**Given material:**
════════════════
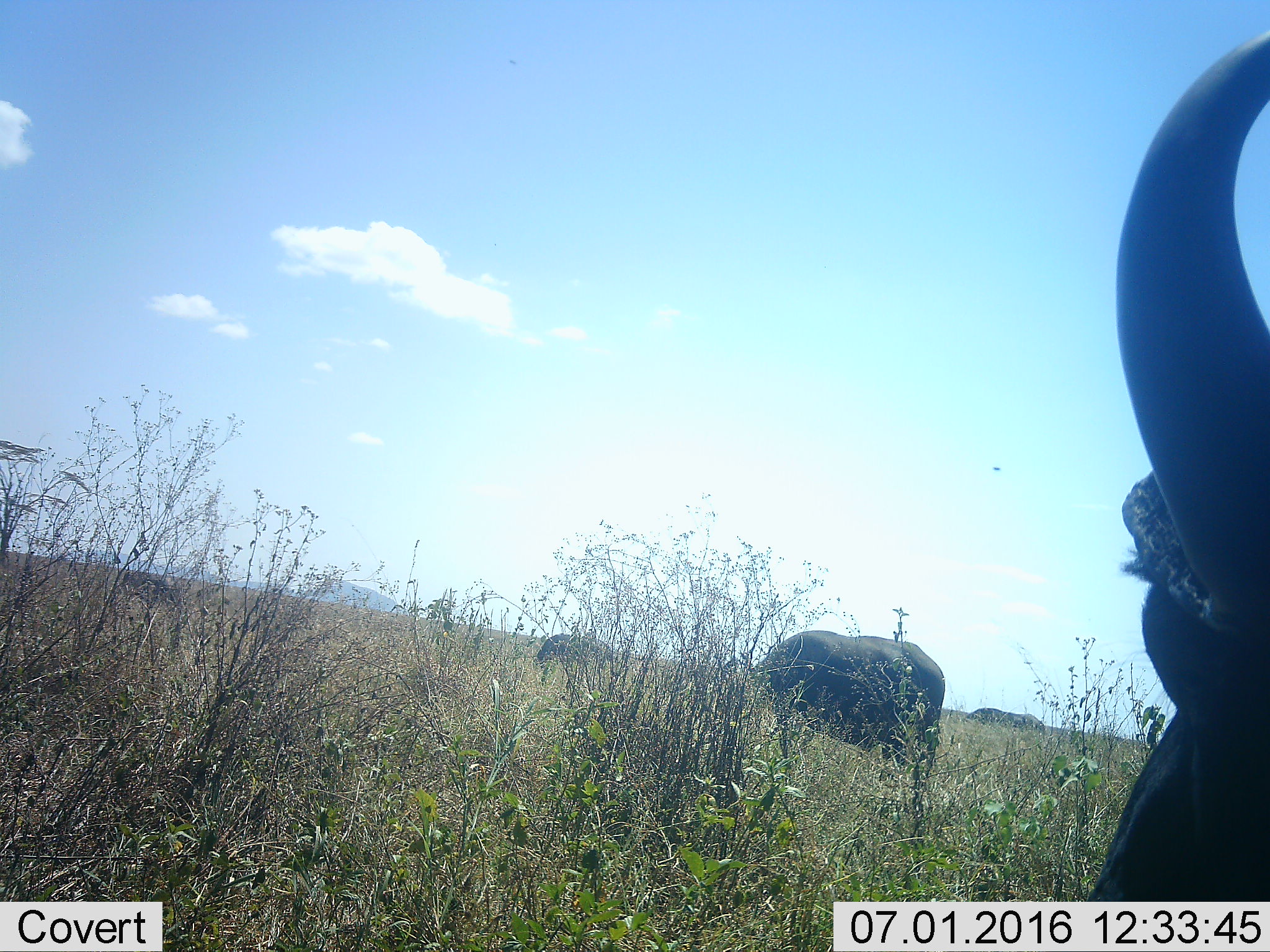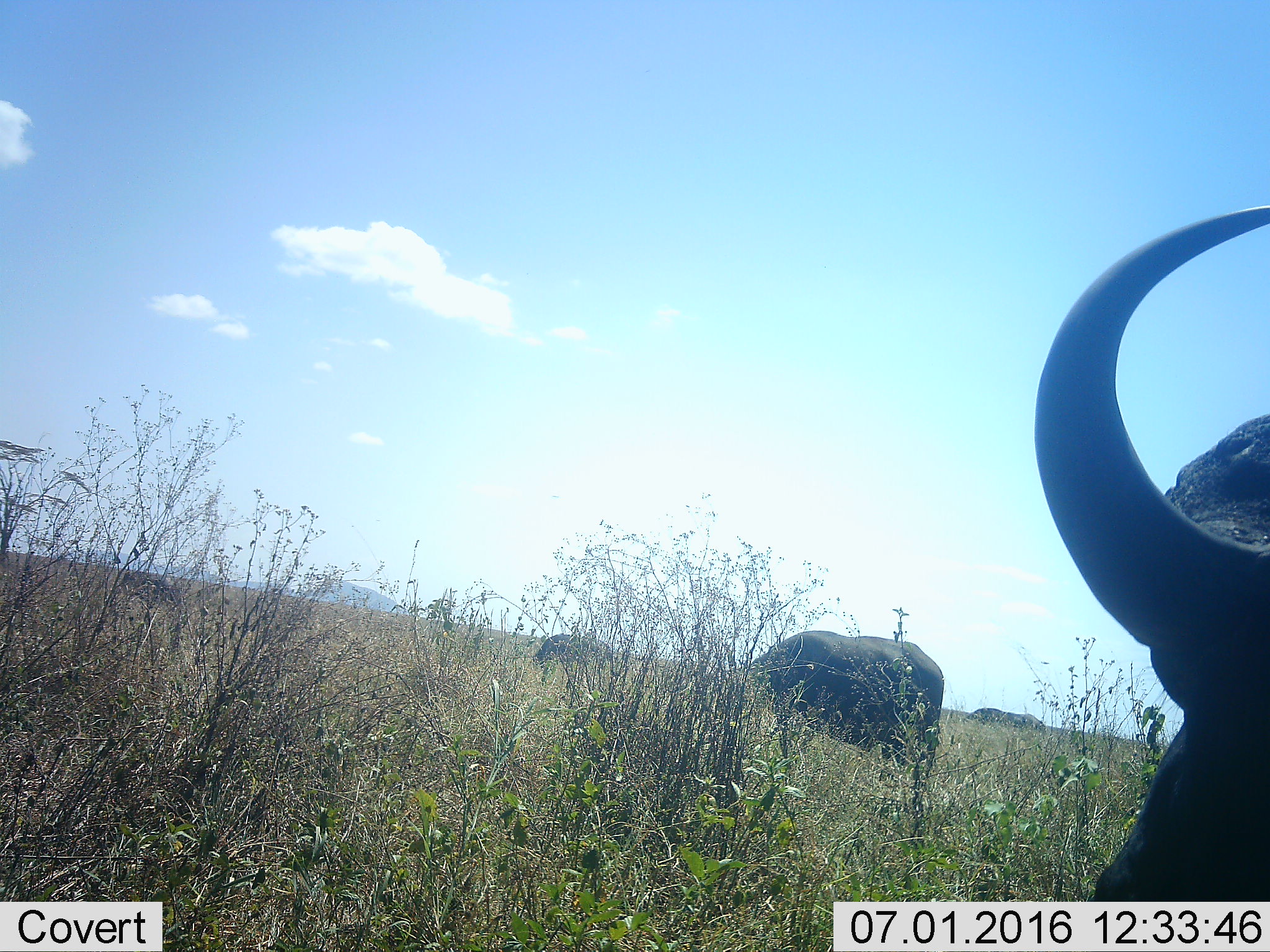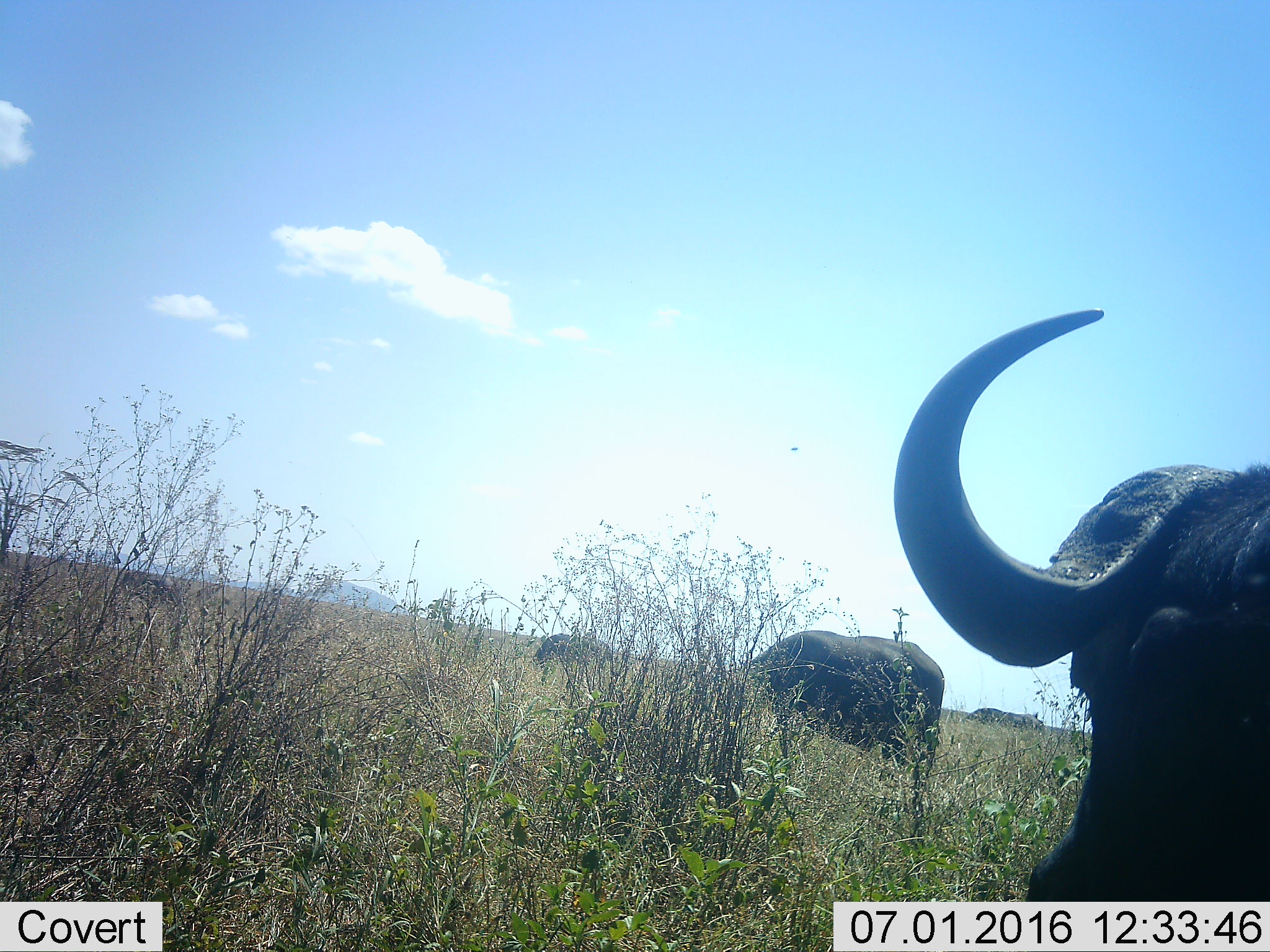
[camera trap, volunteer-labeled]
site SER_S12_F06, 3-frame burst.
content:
════════════════
**Exercise objective:** Transcribe the listing exactly. Its images are to be omitted.

**Answer to this exercise:**
[camera trap, volunteer-labeled]
site SER_S12_F06, 3-frame burst.
content:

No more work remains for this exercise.